Best-seller en 2000, le 99 francs de Frédéric Beigbeder avait fait hurler dans les chaumières et jaser dans les rédactions. L’auteur, dandy à la superficialité sympathique, sortait de ses vacances comateuses de publicitaire peu scrupuleux. Jan Kounen fait revivre son Octave Parango sous les traits d’un Jean Dujardin en pleine forme, mais qui ne masque pas le profond vide de la critique sociale du film.
Le générique d’ouverture est beau, les effets spéciaux travaillés, il y a visiblement de l’argent (beaucoup), du talent (un peu), et un message : notre vie est entièrement réglée par la publicité et le désir que cette dernière crée en nous de toutes pièces. Soit. Le paradis de la surconsommation est un îlot à décortiquer comme un autre. Mais dès l’entrée dans le drame, on tique sévèrement ; dès les premières images, on comprend que le style de Frédéric Beigbeder a été « reproduit » à l’écran : il est le même qu’en publicité, formules choc et images coup de poing soignées à l’appui. Octave Parango, roi de la pub, va se suicider du haut de l’immeuble, bras tendus comme le Christ des hauteurs de Rio De Janeiro, prêt à être sacrifié sur l’autel de l’argent, crucifié par la hargne capitaliste de conglomérats. Mais pourquoi donc ? On brûle de le savoir et on va nous l’expliquer à grands renforts d’effets visuels qui ne sont pas sans rappeler les premiers films de Jan Kounen, Dobermann et Blueberry.
Au premier rang de cette grande entreprise sotériologique se trouve donc le personnage d’Octave, à la grandiloquence vaine, à la modernité vulgaire, à la superficialité parfaitement intégrée aux longues séquences de publicité que l’on verra durant tout le film. Jean Dujardin est un bon acteur, ses comparses également (Jocelyn Quivrin en tête): il est drôle, a du bagout et un véritable sens des mimiques. Mais il n’est pas vraiment gâté par la caméra. Celle-ci ne s’attache jamais à créer une atmosphère, une marque esthétique autre que celle des clips télévisés pour serviettes hygiéniques. Ainsi n’existe-t-il pour le réalisateur ni arrière-plan ni hors-champ. Tout est montré, des flots de vomis aux rêves de chacun, des objets de bureau en gros plan aux jolies jambes de mannequins cocaïnées. Le cinéma n’est certes, pas seulement la suggestion. Mais on prend rapidement conscience que 99 francs filme tout pour éviter de se poser la question du sens, et de la subtilité.
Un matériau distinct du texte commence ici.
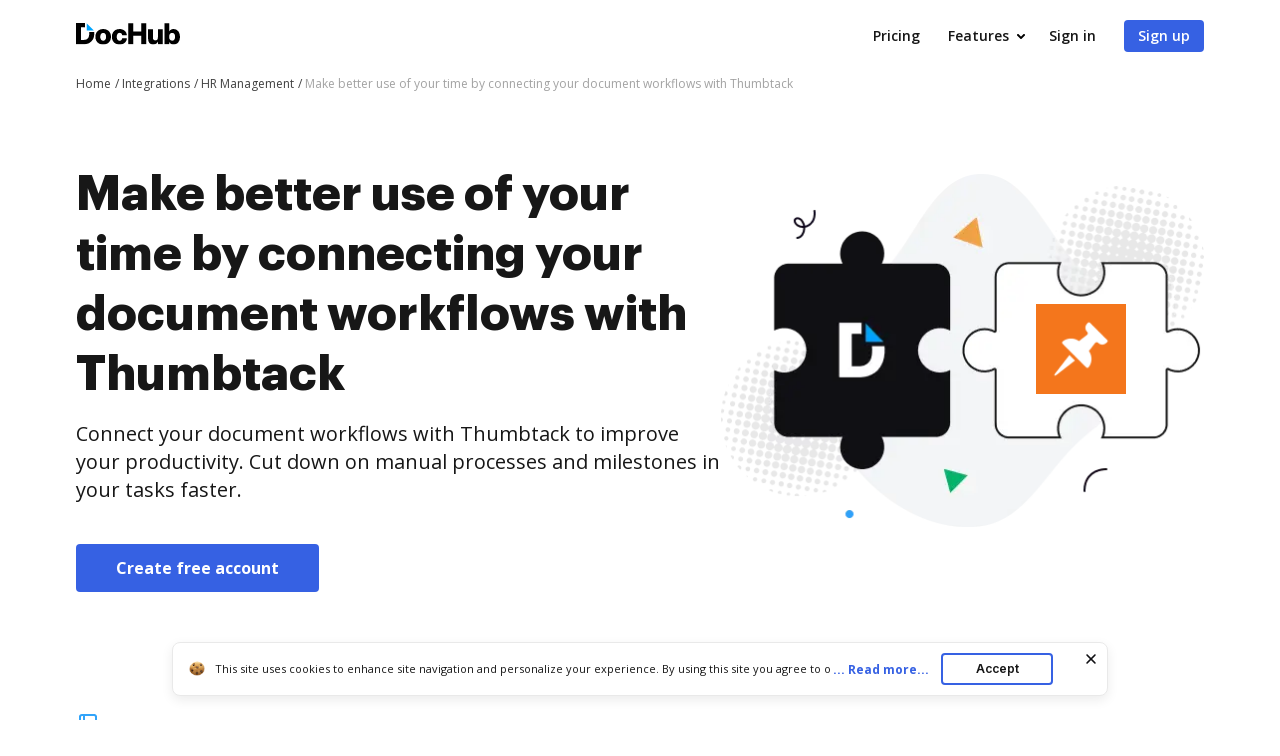

--- FILE ---
content_type: text/plain
request_url: https://www.dochub.com/mtrcs/g/collect?v=2&tid=G-DESM002YVE&gtm=45je61e1v882947858z8866772548za20gzb866772548zd866772548&_p=1768822295290&gcs=G111&gcd=13t3t3t3t5l1&npa=0&dma=0&cid=121221859.1768822297&ecid=711869199&ul=en-us%40posix&sr=1280x720&_fplc=0&ur=US-OH&frm=0&pscdl=noapi&_eu=AAAAAGA&sst.rnd=358608051.1768822296&sst.tft=1768822295290&sst.lpc=185486652&sst.navt=n&sst.ude=0&sst.sw_exp=1&_s=1&tag_exp=103116026~103200004~104527906~104528500~104573694~104684208~104684211~105391252~115938466~115938468~116185179~116185180~116682876~116744866~117041588&dl=https%3A%2F%2Fwww.dochub.com%2Fen%2Fintegrations%2Fhr-management%2Fmake-better-use-of-your-time-by-connecting-your-document-workflows-with-thumbtack&sid=1768822297&sct=1&seg=0&dt=Set%20up%20and%20connect%20your%20document%20workflows%20with%20Thumbtack%20%7C%20DocHub&_tu=DA&en=page_view&_fv=1&_nsi=1&_ss=1&ep.exp_guest_id=ed683aa0aa.1768822295&ep.user_agent=Mozilla%2F5.0%20(Macintosh%3B%20Intel%20Mac%20OS%20X%2010_15_7)%20AppleWebKit%2F537.36%20(KHTML%2C%20like%20Gecko)%20Chrome%2F131.0.0.0%20Safari%2F537.36%3B%20ClaudeBot%2F1.0%3B%20%2Bclaudebot%40anthropic.com)&ep.server_source=false&tfd=2462&richsstsse
body_size: -58
content:
event: message
data: {"send_pixel":["https://analytics.google.com/g/s/collect?dma=0&npa=0&gcs=G111&gcd=13t3t3t3t5l1&gtm=45j91e61e1h1v882947858z8866772548z99235464744za20gzb866772548zd866772548&tag_exp=103116026~103200004~104527906~104528500~104573694~104684208~104684211~105391252~115938466~115938468~116185179~116185180~116682876~116744866~117041588&_is_sw=0&_tu=DA&_gsid=DESM002YVEP5tIFLayFKKK5bO06wqE4w"],"options":{}}

event: message
data: {"send_pixel":["https://stats.g.doubleclick.net/g/collect?v=2&dma=0&npa=0&gcs=G111&gcd=13t3t3t3t5l1&tid=G-DESM002YVE&cid=121221859.1768822297&gtm=45j91e61e1h1v882947858z8866772548z99235464744za20gzb866772548zd866772548&tag_exp=103116026~103200004~104527906~104528500~104573694~104684208~104684211~105391252~115938466~115938468~116185179~116185180~116682876~116744866~117041588&_is_sw=0&_tu=DA&aip=1"],"options":{}}

event: message
data: {"send_pixel":["${transport_url}/_/set_cookie?val=J7fWYBxAqd5CCm4NZzmsbCOmZz5p0mxYnMWudmhyACApnxS1C1ke1NPzy7iZQ5v3bOX4hHiJzfTeTEg26Gj6rcWzEW%2FIVjmekfRf03FLRSNayL84UqJf8PsuTIqHLD3We%2B4oXMUdWUIp9BiUwcUYJjDOnaVRlqWWsEbhscYHonsRdwSY6aSrbSwMNfRX3kXoWIF4S2I%3D&path=${encoded_path}"]}

event: message
data: {"send_pixel":["https://c.bing.com/c.gif?Red3=BACID_350519&vid=c45692ed563b4988b7eb9bd60653d8de"]}

event: message
data: {"response":{"status_code":200,"body":""}}



--- FILE ---
content_type: image/svg+xml
request_url: https://cdn.mrkhub.com/dochub-frontend/197/images/_pages/integration-fake/icons/notepad-icon.svg
body_size: 808
content:
<svg width="24" height="24" viewBox="0 0 24 24" fill="none" xmlns="http://www.w3.org/2000/svg">
<path d="M20 5C20 3.895 19.105 3 18 3" stroke="#32A4FA" stroke-width="2" stroke-linecap="round" stroke-linejoin="round"/>
<path d="M18 3L6 3C4.895 3 4 3.895 4 5V19C4 20.105 4.895 21 6 21H18C19.105 21 20 20.105 20 19" stroke="#32A4FA" stroke-width="2" stroke-linecap="round" stroke-linejoin="round"/>
<path d="M8 3V21" stroke="#32A4FA" stroke-width="2" stroke-linecap="round" stroke-linejoin="round"/>
<path fill-rule="evenodd" clip-rule="evenodd" d="M20 14H18C16.895 14 16 13.105 16 12V12C16 10.895 16.895 10 18 10H20C20.552 10 21 10.448 21 11V13C21 13.552 20.552 14 20 14Z" stroke="#32A4FA" stroke-width="2" stroke-linecap="round" stroke-linejoin="round"/>
<path d="M20 5V10" stroke="#32A4FA" stroke-width="2" stroke-linecap="round" stroke-linejoin="round"/>
<path d="M20 19V14" stroke="#32A4FA" stroke-width="2" stroke-linecap="round" stroke-linejoin="round"/>
</svg>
Montrer n’est pas toujours démontrer. Des discours un peu pompeux, un peu foireux, des recompositions comiques de la Cène, et, évidemment, une apparition guest star, ne suffisent pas à dénoncer un fait social, à l’expliquer, à l’analyser, ce que ne faisait pas le roman et ce que fait encore moins le film. Lorsque des images de synthèse deviennent plus importantes que les mouvements de caméra, on s’interroge sur la volonté artistique du réalisateur : a‑t-il voulu interroger le monde contemporain ou a‑t-il voulu adapter un roman au succès cadré dans le temps pour faire un nouveau succès ? Il aurait pu, avec raison, faire les deux. Frédéric Beigbeder a le sens de la formule et du trash, Jan Kounen celui du trash numérisé. La pointe d’humour du dénouement ne change rien à l’affaire : 99 francs est truffé de tics générationnels, d’effets épuisants, de toc.
Beigbeder citait Proust dans son livre : « On peut faire d’aussi précieuses découvertes dans les Pensées de Pascal que dans une réclame pour un savon. » On ne sait pas d’où vient la phrase, mais on est sûr qu’il vaut mieux revoir Ma nuit chez Maud que de payer même moins de 99 francs pour voir ce que la télé vous offre gracieusement avant la météo.